Gasoyan et al. found that among discontinuers, 19.6% restarted the same medication within 1 year while 35.2% received some alternative obesity treatment (27.4% a different medication, 13.7% lifestyle visits, 0.6% bariatric surgery). Among obesity-only patients, the restart rate was 14.2% — roughly half the diabetes restart rate (23.5%).
Real-world post-discontinuation weight trajectories differ from trial withdrawal data. The STEP 1 extension showed participants regained two-thirds of lost weight within 1 year of stopping; Cleveland Clinic real-world data found obesity patients lost an average of 8.4% before stopping and regained 0.5% at 1 year post-discontinuation. The difference likely reflects real-world patients stopping earlier at lower doses, losing less weight to begin with. For the full weight regain evidence, see page 4 (weight regain).
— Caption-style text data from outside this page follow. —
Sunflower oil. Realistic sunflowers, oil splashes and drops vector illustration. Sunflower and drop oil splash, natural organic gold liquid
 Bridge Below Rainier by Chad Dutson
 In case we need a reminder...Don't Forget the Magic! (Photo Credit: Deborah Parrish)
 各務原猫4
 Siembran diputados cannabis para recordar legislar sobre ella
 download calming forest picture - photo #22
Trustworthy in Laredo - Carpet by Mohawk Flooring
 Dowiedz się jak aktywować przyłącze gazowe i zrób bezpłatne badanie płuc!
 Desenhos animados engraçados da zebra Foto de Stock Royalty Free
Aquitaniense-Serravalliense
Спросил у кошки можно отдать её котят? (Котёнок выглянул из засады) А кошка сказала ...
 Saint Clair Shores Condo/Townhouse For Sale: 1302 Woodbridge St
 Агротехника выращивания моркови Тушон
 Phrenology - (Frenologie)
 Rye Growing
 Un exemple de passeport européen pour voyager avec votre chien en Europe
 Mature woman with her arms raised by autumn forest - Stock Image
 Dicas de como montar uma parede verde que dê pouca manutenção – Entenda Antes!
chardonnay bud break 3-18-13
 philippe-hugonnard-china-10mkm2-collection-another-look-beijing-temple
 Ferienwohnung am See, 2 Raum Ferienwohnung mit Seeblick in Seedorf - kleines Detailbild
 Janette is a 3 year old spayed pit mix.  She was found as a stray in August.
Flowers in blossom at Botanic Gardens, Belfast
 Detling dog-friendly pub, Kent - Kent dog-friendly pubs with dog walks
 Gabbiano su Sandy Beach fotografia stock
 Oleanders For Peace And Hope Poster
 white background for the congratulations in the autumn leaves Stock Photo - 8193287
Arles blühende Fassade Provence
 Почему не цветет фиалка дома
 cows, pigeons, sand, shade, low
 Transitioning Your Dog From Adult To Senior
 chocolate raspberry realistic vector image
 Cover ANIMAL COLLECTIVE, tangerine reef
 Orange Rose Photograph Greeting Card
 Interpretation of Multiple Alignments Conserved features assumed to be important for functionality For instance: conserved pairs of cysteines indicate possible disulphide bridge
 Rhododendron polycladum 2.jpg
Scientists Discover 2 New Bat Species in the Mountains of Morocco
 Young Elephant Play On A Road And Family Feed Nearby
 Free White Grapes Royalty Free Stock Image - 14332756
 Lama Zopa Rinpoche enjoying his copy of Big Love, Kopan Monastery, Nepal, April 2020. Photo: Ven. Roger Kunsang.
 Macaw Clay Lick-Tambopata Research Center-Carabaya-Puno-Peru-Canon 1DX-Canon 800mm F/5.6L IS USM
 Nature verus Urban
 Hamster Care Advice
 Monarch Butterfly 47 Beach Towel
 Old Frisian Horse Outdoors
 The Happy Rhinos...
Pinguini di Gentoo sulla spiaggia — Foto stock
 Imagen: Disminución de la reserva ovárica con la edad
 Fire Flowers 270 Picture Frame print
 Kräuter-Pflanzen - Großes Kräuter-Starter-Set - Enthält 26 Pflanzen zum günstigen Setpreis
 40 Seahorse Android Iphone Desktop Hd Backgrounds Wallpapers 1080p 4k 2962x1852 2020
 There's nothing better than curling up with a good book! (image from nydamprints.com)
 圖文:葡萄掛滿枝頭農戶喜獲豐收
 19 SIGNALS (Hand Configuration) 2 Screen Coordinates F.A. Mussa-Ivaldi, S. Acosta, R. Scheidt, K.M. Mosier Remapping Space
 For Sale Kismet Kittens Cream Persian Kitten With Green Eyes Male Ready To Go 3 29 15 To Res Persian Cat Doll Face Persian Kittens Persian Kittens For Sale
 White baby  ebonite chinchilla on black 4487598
No study tracks outcomes beyond the first reinitiation event. Cycling (start → stop → regain → restart) is common in real-world data; its cost-effectiveness has not been measured. Each restart involves dose re-escalation (~16 weeks), new prior authorizations, and repeated clinical engagement costs.
Predictors
Predictors of persistence and discontinuation
Out-of-pocket cost is identified as a major modifiable discontinuation driver. Gasoyan (2025) chart review found 47.6% of patients cited cost as the reason for stopping, rising to 54% among late discontinuers and 76.5% among Medicaid patients. Non-modifiable patient factors — T2D diagnosis, age, income — also show consistent effects. Drug formulation matters: weekly injectables show roughly 2.5× higher 12-month persistence than daily liraglutide (47.1% vs. 19.2%).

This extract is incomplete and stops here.